§ Given task
Print exactly, and only, the lines running from the line containing "By your observation, is" through the end of the records below.

§ Records for this task
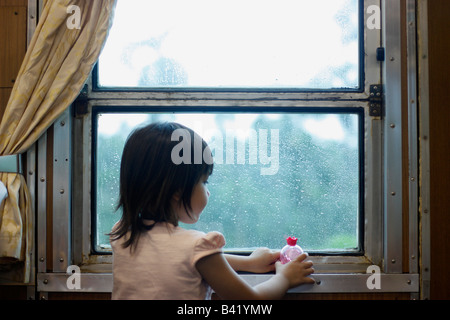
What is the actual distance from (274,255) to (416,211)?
52 cm

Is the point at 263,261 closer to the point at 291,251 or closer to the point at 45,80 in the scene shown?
the point at 291,251

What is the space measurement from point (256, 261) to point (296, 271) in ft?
0.53

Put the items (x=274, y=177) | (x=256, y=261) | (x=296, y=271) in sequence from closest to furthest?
(x=296, y=271) → (x=256, y=261) → (x=274, y=177)

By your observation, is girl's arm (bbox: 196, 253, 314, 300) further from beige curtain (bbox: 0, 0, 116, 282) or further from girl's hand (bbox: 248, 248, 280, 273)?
beige curtain (bbox: 0, 0, 116, 282)

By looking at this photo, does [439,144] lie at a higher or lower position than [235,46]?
lower

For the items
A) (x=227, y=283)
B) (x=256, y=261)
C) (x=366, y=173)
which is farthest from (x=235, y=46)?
(x=227, y=283)

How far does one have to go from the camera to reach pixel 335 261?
1.60 meters

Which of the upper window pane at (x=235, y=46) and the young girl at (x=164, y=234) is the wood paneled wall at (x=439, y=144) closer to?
the upper window pane at (x=235, y=46)

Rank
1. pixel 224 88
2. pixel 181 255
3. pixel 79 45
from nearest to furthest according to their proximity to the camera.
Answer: pixel 181 255, pixel 79 45, pixel 224 88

§ Result for this task
By your observation, is girl's arm (bbox: 196, 253, 314, 300) further from beige curtain (bbox: 0, 0, 116, 282) or further from girl's hand (bbox: 248, 248, 280, 273)?
beige curtain (bbox: 0, 0, 116, 282)

By looking at this photo, does [439,144] lie at a higher or lower position than [235,46]?
lower

For the items
A) (x=227, y=283)
B) (x=256, y=261)
C) (x=366, y=173)
which is farthest from (x=235, y=46)?
(x=227, y=283)

How far does one have to go from the camera to reach pixel 335 261?
1.60 meters

Which of the upper window pane at (x=235, y=46) and the young girl at (x=164, y=234) is the wood paneled wall at (x=439, y=144) closer to?
the upper window pane at (x=235, y=46)

Rank
1. pixel 224 88
2. pixel 181 255
3. pixel 79 45
from nearest to furthest according to their proximity to the camera.
Answer: pixel 181 255, pixel 79 45, pixel 224 88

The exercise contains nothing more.